Anna Thomas, a Creston resident and the mother of a Blue Ridge Elementary School first grader, asked the board to remember families in outlying communities when the location for the new school is selected.
“I think I speak for a lot of the parents out there in that we’re all just a little bit worried about the placement being too far away from our homes,” Thomas said.
She said her daughter’s one way bus ride lasts nearly 90 minutes and told the board that placing a centralized middle school in the wrong location could put a burden on both parents and students that live in outlying areas.
Thomas’s statement lasted roughly one minute and brought the hearing to a close.
Now’s the time
School board members and county leaders have long spoke out about the need for a new Ashe County Middle School.
The current ACMS is located in Warrensville and was originally built as Northwest Ashe High School more than half a century ago. It’s served as Ashe County Middle School since 2000, when the county’s three high schools consolidated with the opening of Ashe County High School.
But that building is showing its age and much of the property is out of step with current building codes, including everything from energy efficiency to the ability to withstand a seismic event. It’s also only large enough to school seventh and eighth graders versus a “true” middle school format which normally includes sixth graders, as well.
County leaders have said a new school might cost some $24-$26 million, and the county will soon be in prime shape to tackle the project as the slate is about to be cleared on several long-standing debt obligations.
Ashe County High School and Westwood Elementary will soon be paid off – that’ll free up more than $1.4 million annually the county could use to pay for a new school – in addition to paying off the Ashe County Library by 2019. The county will also have access to a .25 percent sales tax allotment that county taxpayers approved two years ago.
As a result, the county receives roughly $540,000 a year with nearly all of that is going to Ashe Memorial Hospital. That was a three year agreement designed to help the hospital through a financial rough patch, but that deal will end next year.
Time for answers
While school board members have long known a new middle school is needed, no concrete plans have yet been laid. The building’s design and features are all up in the air and the county has yet to purchase the ground the school will be built on.
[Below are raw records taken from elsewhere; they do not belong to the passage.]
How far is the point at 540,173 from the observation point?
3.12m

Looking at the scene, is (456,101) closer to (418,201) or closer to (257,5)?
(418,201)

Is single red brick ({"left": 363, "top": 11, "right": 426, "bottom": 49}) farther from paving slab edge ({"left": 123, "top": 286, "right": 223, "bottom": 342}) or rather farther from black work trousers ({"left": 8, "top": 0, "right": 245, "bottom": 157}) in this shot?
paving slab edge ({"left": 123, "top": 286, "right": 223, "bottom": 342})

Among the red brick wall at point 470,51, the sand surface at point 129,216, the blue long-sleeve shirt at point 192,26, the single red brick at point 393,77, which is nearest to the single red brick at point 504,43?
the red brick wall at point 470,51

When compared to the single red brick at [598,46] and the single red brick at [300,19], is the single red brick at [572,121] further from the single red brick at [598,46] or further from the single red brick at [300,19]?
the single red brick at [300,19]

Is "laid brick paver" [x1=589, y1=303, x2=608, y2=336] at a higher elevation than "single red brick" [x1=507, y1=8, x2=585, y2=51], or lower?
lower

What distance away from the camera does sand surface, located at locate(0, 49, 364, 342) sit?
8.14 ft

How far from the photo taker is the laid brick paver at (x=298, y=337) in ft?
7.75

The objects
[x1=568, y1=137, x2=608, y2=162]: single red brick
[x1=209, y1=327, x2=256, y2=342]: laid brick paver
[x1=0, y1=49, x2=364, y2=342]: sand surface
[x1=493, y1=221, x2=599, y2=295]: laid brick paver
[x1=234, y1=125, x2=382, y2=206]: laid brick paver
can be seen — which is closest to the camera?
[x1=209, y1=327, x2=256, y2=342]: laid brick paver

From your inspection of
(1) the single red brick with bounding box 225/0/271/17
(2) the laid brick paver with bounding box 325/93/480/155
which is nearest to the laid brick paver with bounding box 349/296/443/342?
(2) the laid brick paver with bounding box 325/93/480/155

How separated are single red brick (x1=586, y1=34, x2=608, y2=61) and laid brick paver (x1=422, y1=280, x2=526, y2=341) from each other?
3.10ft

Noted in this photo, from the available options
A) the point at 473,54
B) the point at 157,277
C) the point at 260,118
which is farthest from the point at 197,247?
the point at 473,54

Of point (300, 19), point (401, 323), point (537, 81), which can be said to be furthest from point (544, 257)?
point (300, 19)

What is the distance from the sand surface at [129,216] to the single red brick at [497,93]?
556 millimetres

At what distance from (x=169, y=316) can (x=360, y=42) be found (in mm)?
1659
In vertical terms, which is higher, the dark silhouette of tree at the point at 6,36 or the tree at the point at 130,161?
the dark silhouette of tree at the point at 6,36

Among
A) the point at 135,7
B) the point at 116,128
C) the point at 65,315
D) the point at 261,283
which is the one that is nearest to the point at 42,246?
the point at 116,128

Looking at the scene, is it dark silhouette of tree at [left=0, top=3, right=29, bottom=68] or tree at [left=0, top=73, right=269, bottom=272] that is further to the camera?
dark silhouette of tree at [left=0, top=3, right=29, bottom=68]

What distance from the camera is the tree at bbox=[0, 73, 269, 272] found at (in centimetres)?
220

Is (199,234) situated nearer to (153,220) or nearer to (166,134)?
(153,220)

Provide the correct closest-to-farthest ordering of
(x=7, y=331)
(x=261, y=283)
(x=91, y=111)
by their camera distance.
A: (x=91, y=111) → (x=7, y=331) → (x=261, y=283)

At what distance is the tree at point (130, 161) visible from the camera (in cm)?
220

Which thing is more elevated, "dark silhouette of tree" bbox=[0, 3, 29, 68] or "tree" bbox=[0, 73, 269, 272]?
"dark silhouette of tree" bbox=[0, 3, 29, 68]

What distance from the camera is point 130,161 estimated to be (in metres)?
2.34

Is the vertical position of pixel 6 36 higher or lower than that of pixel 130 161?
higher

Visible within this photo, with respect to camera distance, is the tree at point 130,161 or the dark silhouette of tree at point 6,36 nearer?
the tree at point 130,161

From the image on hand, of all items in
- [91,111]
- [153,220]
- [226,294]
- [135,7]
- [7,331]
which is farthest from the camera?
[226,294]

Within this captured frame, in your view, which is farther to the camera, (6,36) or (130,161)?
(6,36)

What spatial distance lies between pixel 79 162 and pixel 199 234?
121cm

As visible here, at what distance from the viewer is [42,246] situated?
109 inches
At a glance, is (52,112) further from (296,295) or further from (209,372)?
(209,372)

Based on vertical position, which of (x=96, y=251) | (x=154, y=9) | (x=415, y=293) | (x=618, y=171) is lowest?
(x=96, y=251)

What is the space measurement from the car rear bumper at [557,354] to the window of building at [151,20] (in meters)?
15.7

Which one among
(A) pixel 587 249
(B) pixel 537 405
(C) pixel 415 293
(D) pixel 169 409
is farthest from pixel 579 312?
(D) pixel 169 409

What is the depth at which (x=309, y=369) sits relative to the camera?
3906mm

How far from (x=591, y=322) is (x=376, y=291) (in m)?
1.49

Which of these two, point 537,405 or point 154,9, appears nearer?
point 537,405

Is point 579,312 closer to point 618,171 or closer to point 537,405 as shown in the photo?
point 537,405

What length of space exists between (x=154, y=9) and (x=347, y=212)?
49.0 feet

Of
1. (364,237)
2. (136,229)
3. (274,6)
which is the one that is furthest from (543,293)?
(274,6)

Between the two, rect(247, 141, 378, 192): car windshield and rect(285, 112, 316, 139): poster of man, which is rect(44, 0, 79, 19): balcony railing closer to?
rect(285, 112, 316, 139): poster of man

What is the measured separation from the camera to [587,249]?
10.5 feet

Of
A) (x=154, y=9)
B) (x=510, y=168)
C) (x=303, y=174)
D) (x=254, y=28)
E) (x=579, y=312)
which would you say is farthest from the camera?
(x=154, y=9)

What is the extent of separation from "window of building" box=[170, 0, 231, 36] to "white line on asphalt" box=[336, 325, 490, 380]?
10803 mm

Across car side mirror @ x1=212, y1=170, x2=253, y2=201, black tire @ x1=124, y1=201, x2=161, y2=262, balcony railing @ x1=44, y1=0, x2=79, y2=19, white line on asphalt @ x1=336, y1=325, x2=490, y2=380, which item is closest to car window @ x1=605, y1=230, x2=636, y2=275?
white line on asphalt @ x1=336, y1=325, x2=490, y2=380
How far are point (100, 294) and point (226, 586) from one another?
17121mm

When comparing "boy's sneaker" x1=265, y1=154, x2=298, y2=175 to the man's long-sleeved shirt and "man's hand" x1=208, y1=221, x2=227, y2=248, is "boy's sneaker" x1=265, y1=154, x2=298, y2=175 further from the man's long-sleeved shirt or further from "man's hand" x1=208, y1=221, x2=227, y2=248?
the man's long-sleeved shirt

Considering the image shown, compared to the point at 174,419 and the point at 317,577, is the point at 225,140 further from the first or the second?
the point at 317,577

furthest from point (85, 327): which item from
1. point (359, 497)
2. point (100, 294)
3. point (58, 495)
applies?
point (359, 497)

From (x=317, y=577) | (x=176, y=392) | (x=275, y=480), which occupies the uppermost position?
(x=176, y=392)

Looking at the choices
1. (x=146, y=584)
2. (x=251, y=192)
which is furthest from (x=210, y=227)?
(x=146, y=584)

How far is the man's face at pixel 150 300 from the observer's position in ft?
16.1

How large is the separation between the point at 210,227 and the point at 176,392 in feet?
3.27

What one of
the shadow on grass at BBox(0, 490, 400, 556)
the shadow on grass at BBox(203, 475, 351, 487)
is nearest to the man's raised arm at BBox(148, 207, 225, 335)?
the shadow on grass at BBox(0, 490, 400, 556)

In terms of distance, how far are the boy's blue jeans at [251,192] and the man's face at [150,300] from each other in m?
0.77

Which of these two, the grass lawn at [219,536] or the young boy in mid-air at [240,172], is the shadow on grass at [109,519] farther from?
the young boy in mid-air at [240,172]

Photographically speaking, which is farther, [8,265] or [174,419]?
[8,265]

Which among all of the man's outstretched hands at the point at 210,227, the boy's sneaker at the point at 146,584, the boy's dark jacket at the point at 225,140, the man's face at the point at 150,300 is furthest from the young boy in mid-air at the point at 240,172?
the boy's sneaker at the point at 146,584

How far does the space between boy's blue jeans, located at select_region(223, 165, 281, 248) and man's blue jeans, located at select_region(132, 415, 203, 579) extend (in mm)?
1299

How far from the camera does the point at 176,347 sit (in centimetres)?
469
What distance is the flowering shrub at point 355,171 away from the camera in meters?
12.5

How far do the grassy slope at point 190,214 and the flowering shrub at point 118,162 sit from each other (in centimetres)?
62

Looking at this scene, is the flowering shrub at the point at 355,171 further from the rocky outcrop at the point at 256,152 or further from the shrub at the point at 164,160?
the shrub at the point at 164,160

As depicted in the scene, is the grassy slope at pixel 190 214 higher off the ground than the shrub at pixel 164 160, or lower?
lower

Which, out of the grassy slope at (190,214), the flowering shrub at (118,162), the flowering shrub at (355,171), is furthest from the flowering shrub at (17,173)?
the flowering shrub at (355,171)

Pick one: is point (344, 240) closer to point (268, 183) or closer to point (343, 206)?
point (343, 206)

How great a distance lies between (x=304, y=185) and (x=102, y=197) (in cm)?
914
“Well, I’ll tell you I was hoping for a little more feedback than what we got here tonight,” Holden said following Monday’s hearing.
While the board of education and school system will have the full authority to select the school they want and where they’ll put it, Ashe County will finance the project. That means county commissioners will have to be on board with the plan.
Jeff Rose, the current Chairman of the Ashe County Board of Commissioners, has publicly expressed his full support for the board of education and in helping them build the new school. Commissioners Gary Roark and Brien Richardson both said following Monday’s meeting they want to help the district build the school it needs.
“I’ve had my own kids go through over at the old Northwest,” Richardson said. “The school has always tried to do the best it can with what it’s got, but that facility is really outdated and I think we should do what we can to help them.”
Richardson stressed that he’d like to see the middle school shifted from its current location in Warrensville to somewhere closer to the Buffalo area or Smethport, which he said is the county’s true geographic center.
“I would not, however, want to see it put anywhere too close to the high school,” Richardson said. “If you put 1,000 more kids there and add extra congestion right by the high school, that won’t work out well. But, in the end it’s going to be up to the school board. It’s their call. I think they’ll come up with something that’s fair for everyone in the end.”
Roark said he isn’t necessarily put off by the $24-$26 million price tag that has sometimes been quoted to bring the school to life, and he also isn’t pessimistic that the school system will have a hard time finding suitable land for the venture.
“I do think, looking at the high school, that you can build something that makes a little bit better use of space. I think both the high school and the courthouse could have been built to maximize the space a little better,” Roark said. “And I think if you decide to build vertically instead of going with one floor like the elementary schools, they’ll be able to find land that works.”